Of course using real-time trading and order-book data to react is what people don't like about high-frequency traders in the stock market. Elsewhere on that theme, here's a market commentary piece from KCG about bond exchange-traded funds that notes that it's "eye-opening (for equity traders) to see just how different the bond market structure is, and how unfair it still is for some long-term investors":
Over the last 20 years, regulators have introduced rules that have made equity markets highly automated, extremely transparent and very competitive. And despite a current focus on issues like maker taker and adverse selection, passive liquidity is overwhelmingly protected from missed fills, while takers are also protected from trading through the best-price as well as from last-look style fade, thanks to the current market structure.
Bond markets, in contrast, are relatively un-automated, not integrated, lack transparency and, despite trading more value perday than equities, have much lower breadth of liquidity.
Elsewhere, here's some of the usual worrying about bond market liquidity. ("The amount of corporate credit owned by fund structures that are highly susceptible to a ‘first mover’ redemption risk has ballooned since 2009.") Here's some of the usual response from regulators. (Jerome Powell of the Fed: "And although observable measures of overall liquidity in corporate bond markets appear good, there is some evidence that liquidity has deteriorated for the lowest-rated bonds.") The government is moving to collect more Treasury market trading data. A Treasury-market implied volatility measure is falling. "What’s behind the March Spike in Treasury Fails?"
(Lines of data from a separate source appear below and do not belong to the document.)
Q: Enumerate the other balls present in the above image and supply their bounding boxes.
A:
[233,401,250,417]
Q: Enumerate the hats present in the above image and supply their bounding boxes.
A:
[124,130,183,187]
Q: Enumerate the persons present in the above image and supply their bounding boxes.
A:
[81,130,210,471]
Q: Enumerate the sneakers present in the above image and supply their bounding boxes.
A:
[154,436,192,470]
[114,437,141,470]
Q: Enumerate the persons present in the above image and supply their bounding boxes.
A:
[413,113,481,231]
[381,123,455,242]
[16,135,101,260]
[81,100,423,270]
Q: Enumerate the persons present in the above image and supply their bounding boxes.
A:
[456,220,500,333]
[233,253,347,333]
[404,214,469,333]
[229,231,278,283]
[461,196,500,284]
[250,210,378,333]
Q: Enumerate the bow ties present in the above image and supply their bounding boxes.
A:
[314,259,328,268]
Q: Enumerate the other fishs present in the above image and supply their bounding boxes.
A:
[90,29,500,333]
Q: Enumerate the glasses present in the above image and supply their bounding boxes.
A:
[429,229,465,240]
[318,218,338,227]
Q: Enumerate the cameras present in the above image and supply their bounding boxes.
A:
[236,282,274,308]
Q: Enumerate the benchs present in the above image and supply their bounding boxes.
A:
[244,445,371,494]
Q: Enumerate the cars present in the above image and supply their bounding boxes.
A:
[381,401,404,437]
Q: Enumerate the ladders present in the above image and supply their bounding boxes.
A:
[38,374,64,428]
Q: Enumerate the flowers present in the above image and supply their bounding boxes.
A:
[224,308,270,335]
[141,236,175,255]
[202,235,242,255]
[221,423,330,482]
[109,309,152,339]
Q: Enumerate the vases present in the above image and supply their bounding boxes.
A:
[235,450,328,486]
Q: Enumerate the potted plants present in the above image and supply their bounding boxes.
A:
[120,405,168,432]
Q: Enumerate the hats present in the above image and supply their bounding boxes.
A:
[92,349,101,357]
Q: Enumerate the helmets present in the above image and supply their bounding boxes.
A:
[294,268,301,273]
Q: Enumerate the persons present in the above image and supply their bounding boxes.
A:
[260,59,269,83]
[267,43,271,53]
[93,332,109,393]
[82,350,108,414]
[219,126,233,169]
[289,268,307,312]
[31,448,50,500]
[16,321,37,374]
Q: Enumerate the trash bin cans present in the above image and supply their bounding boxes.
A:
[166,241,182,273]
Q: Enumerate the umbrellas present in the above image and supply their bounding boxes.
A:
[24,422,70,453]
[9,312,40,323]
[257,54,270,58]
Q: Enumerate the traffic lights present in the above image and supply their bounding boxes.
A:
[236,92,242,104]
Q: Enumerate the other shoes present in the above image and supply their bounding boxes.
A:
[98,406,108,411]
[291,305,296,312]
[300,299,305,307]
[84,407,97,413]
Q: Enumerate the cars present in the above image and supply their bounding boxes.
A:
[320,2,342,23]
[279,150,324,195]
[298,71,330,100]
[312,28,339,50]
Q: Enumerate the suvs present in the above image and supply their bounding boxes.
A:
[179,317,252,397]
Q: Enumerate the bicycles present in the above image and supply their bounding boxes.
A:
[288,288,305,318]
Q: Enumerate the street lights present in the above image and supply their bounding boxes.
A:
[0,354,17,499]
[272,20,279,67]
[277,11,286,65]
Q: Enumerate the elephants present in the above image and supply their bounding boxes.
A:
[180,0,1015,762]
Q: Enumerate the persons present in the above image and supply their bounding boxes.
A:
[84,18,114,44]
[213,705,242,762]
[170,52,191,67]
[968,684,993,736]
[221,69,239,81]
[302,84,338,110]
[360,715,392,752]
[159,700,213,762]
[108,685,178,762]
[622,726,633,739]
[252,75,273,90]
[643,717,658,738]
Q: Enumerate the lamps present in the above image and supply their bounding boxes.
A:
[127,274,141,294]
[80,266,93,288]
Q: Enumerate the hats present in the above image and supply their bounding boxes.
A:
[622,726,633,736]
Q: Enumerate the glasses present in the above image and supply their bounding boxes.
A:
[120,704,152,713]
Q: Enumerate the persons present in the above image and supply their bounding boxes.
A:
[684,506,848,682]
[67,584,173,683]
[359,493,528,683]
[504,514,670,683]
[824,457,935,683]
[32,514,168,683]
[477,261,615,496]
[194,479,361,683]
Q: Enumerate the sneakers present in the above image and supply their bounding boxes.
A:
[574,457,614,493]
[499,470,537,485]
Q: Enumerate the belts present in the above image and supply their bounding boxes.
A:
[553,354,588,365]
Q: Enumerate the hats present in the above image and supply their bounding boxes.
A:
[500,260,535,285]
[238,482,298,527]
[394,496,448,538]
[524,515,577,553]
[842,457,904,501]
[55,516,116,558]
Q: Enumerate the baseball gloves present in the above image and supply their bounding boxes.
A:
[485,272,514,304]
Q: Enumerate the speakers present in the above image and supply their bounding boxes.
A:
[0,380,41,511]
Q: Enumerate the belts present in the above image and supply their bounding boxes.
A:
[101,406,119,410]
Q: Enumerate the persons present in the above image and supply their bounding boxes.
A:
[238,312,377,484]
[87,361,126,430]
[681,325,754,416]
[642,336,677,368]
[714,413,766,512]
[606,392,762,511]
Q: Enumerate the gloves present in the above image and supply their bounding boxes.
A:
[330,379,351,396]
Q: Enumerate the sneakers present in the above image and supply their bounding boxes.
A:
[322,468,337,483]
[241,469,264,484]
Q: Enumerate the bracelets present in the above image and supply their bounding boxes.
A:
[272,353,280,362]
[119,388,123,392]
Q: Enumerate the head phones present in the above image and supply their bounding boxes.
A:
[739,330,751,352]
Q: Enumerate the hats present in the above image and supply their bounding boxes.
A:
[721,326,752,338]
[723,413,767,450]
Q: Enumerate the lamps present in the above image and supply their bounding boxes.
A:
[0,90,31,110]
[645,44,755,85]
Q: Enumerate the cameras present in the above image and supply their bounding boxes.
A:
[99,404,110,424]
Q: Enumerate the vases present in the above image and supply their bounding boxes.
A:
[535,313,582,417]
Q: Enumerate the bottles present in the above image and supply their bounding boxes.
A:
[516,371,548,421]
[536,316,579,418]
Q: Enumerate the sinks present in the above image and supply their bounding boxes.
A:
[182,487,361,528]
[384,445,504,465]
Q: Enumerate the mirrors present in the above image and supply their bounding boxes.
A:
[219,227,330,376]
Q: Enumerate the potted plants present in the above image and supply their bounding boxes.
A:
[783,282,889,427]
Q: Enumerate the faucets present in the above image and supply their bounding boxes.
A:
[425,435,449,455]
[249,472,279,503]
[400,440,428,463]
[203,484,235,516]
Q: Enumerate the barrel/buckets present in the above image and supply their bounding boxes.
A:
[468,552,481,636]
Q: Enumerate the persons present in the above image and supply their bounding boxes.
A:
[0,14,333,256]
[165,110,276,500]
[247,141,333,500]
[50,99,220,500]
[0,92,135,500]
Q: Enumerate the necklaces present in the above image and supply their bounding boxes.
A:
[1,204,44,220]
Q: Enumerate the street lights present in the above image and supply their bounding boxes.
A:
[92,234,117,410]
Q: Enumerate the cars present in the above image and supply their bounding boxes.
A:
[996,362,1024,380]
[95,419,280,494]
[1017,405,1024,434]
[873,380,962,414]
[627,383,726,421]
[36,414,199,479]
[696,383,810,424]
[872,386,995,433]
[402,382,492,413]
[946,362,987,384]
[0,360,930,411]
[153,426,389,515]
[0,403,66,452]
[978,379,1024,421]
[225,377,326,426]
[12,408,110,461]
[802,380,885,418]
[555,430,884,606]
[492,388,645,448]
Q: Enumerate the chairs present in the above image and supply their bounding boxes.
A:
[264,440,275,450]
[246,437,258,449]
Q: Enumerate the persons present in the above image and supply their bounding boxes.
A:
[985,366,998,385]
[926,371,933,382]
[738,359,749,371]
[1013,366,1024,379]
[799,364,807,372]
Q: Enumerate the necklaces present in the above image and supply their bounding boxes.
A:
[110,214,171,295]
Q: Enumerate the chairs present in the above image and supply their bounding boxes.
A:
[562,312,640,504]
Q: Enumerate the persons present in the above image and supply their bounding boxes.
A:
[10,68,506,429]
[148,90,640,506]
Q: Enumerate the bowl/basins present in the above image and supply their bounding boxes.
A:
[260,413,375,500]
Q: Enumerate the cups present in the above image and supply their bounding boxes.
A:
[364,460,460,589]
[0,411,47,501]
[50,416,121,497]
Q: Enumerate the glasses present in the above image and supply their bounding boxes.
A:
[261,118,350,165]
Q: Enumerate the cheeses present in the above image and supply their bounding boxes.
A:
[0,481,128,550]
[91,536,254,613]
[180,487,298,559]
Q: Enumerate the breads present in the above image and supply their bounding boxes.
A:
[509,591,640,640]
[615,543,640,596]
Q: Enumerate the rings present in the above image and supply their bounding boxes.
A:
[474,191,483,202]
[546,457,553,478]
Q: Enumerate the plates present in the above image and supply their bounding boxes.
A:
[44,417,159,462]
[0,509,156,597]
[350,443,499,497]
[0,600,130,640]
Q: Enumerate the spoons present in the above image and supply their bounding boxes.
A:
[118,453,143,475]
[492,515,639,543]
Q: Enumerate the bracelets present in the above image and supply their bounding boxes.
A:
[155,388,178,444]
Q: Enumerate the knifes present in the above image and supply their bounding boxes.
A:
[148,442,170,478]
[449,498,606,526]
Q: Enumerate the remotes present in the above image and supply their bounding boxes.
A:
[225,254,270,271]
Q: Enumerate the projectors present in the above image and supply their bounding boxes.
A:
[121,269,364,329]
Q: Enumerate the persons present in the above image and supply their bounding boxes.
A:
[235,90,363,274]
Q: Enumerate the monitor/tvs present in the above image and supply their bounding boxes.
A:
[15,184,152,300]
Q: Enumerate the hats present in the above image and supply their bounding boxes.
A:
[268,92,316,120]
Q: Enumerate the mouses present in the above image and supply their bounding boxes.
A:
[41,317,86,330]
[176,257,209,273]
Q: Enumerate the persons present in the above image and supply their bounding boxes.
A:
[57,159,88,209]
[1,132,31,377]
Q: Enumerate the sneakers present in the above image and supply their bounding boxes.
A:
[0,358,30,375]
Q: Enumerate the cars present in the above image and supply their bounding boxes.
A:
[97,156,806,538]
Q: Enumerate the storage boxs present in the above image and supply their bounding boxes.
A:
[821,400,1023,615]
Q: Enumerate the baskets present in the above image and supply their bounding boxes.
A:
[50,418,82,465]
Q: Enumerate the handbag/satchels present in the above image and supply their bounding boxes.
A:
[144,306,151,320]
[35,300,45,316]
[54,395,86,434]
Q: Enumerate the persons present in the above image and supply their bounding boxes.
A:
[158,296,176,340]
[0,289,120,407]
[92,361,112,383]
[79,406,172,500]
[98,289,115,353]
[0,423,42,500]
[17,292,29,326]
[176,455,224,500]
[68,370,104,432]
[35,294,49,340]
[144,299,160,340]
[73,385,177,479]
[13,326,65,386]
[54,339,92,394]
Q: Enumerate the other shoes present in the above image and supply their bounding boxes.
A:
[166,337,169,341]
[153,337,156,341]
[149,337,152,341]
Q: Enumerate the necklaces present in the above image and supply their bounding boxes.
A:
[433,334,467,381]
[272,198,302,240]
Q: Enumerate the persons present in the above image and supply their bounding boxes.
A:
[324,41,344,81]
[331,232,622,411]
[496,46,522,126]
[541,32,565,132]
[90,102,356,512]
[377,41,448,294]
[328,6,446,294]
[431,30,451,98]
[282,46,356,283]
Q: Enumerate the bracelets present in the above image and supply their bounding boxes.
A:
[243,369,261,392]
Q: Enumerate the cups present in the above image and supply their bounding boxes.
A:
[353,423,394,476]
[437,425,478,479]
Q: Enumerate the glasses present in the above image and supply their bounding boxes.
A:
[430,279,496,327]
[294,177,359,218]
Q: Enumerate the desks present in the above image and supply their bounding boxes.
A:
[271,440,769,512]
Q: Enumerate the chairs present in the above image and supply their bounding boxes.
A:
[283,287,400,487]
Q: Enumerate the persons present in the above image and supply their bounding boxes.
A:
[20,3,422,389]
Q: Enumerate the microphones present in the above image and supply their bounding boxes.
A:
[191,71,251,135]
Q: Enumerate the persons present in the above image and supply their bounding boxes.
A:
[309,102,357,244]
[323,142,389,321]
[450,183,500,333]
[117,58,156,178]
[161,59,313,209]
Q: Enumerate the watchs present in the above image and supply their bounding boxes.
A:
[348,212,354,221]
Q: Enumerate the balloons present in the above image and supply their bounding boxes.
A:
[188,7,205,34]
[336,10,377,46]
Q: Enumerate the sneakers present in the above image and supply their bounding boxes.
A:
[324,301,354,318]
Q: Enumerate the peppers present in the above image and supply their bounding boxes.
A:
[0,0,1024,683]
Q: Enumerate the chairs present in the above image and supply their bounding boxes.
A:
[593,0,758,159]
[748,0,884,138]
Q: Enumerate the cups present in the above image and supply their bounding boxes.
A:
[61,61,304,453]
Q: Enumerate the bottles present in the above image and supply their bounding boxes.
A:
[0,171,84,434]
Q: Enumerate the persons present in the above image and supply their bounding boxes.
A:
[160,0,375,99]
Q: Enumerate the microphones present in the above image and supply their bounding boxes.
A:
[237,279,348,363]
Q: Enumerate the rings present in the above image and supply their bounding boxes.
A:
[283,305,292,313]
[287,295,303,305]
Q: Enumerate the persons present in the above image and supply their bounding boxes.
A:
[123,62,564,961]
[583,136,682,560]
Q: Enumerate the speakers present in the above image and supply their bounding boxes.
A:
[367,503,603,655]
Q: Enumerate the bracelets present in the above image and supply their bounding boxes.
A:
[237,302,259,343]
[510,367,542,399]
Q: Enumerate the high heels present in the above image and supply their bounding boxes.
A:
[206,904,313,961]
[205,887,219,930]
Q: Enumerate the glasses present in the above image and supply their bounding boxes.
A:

Rousseff Hangs by a Thread After Losing Impeachment Vote. Oil Prices Fall 5% in Asia After Doha Talks Fail to Bring Production Freeze. Discord Grows Among the Parties Over Greek Debt Talks. Jose Cuervo Said to Be Making Arrangements for an I.P.O. Wall Street Veterans Bet on Low-Income Home Buyers. Malaysia’s 1MDB and Abu Dhabi Feud Over Coming Bond Payment. Spain vs. Portugal. Fannie Mae, Freddie Mac Shareholders Argue Against Government’s Profit Sweep. The U.S. government scammed immigrant students with a fake university. Kremlin says sorry to Goldman Sachs, German paper over Panama Papers slip-up. Ted Cruz: Why a stock 'crash will be coming.' What's Nicolas Berggruen up to? Fear of the robots is founded in the messy reality of labour. Owning a sports team is basically tax deductible. "Eric Bandholz, a former financial adviser for Merrill Lynch, who says he faced anti-beard sentiment for years," eventually "left the firm and started Beardbrand, a line of facial-hair products like beard oil and mustache wax." Banana fungus. Coachella prep. Boaty McBoatface.